- _Extract to read_
......

Machine Learning – Cluster Analysis

Cluster Analysis

I’m running my Machine Learning revision very late and struggling with the second part of the course. If anyone wants to get in touch about any part two stuff I’d be more than happy to chat any time before the exam as it really helps. I shall leave my laptop on overnight so emails (bedforj8@cs.man.ac.uk) and skype messages/calls (Starscent) will wake me up. Here’s what I’ve managed to grasp of cluster analysis.

• A cluster is a collection of data objects.
• Cluster analysis is about trying to detect which objects have similar properties and are “clustered together”.
• Attributes of data objects can be discrete or continuous.
• The data can be represented as:
• Data matrix (an object by attribute structure) which holds n data points (objects) with p dimensions (attributes).
• Distance/dissimilarity matrix (an object by object structure) which holds the distances between the objects and is a triangular matrix structure.
• The distances can be measured using:
• Euclidean distance = sqrt(x ^ 2 + y ^ 2)
• Manhattan distance = x * y
• The ‘Cosine Measure‘.
• cos (x, j) = SUM(x1 * j1 … xn * jn) / (sqrt(SUM(x^2)) * sqrt(SUM(j^2)))
• d(x, j) = 0.5 * (1 – cos(x, j))

• K-Means Algorithm
• K-Means is a partitioning cluster analysis algorithm.
• The space between objects is “partitioned.”
• Classes are used to classify the data object points. Objects close together should belong to one “cluster class”. There shall be k number of classes (or clusters).
• The algorithm aims to converge the centres (centroids) of the clusters.
• The k-means algorithm assumes the number of clusters is already know.
• If the number of clusters is unknown then a guess must be made.
• The process if as follows:
• Randomly assign k centroids.
• Classify the training data by calculating the distance to the nearest centroid. The training data is mapped to the nearest centroid.
• Modify the centroids depending on the results. The new centroids are found by find the average coordinates of all the training data that was mapped to that centroid.
• Repeat from step 2 until there is no change.
• Lines can be drawn to indicate the classification boundaries.
• Issues:
• Computational complexity is O(tKn) where n is the number of objects in the truing data, K is the number of clusters (or classes) and t is the number of iterations before the centroids stop moving. t should be less than n.
• Problems:
• The centroids can converge to an unwanted solution.
• K needs to be known in advance.
• Noisy data can’t be handled – so a K-Medoids algorithm could be used instead.
• A series of linear decision boundaries are formed, which may not be too flexible.

• Hierarchical Clustering Approach
• Is interested in the distance between the centroids, as opposed to the distance between the the objects and the centroids.
• The data is partitioned sequentially.
• The number of clusters does not need to be known!
• The number of clusters (and the clusters themselves) are defined hierarchically using one of two strategies. Each strategy works out where the clusters are using the distances of each object to the nearest cluster.
• Agglomerative – a bottom-up strategy, starting with as many clusters are there are objects in the training set. These are known as atomic clusters as they only hold one object each and so can’t be split any further. The clusters are then merged together to create a refined set of clusters (starting with the nearest).

......

- _Actions to take_
1) Transcribe the passage of the cluster analysis notes between "Machine Learning –" and "discrete or continuous.", inclusive.
2) Answer these questions from the cluster analysis notes:
(a) What kind of matrix structure is the distance/dissimilarity matrix?
(b) Which algorithm do the notes suggest using instead of K-Means when the data is noisy?
(c) In the agglomerative strategy, what are the starting clusters that hold only one object each called?
The lines after this text come from a separate source.

- _Collected data_
......

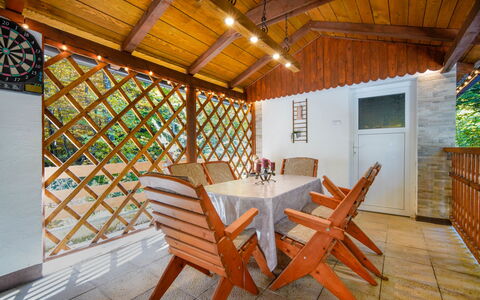 Carski Raj: Costiera E Morfologie Oceanic, Lago, Costa, Serbatoio, Estate, Suono, Lago, Resort Citta ', Dimora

......

- _Answers for the tasks_
1)
Machine Learning – Cluster Analysis

Cluster Analysis

I’m running my Machine Learning revision very late and struggling with the second part of the course. If anyone wants to get in touch about any part two stuff I’d be more than happy to chat any time before the exam as it really helps. I shall leave my laptop on overnight so emails (bedforj8@cs.man.ac.uk) and skype messages/calls (Starscent) will wake me up. Here’s what I’ve managed to grasp of cluster analysis.

• A cluster is a collection of data objects.
• Cluster analysis is about trying to detect which objects have similar properties and are “clustered together”.
• Attributes of data objects can be discrete or continuous.

2)
(a) A triangular matrix structure.
(b) A K-Medoids algorithm.
(c) Atomic clusters.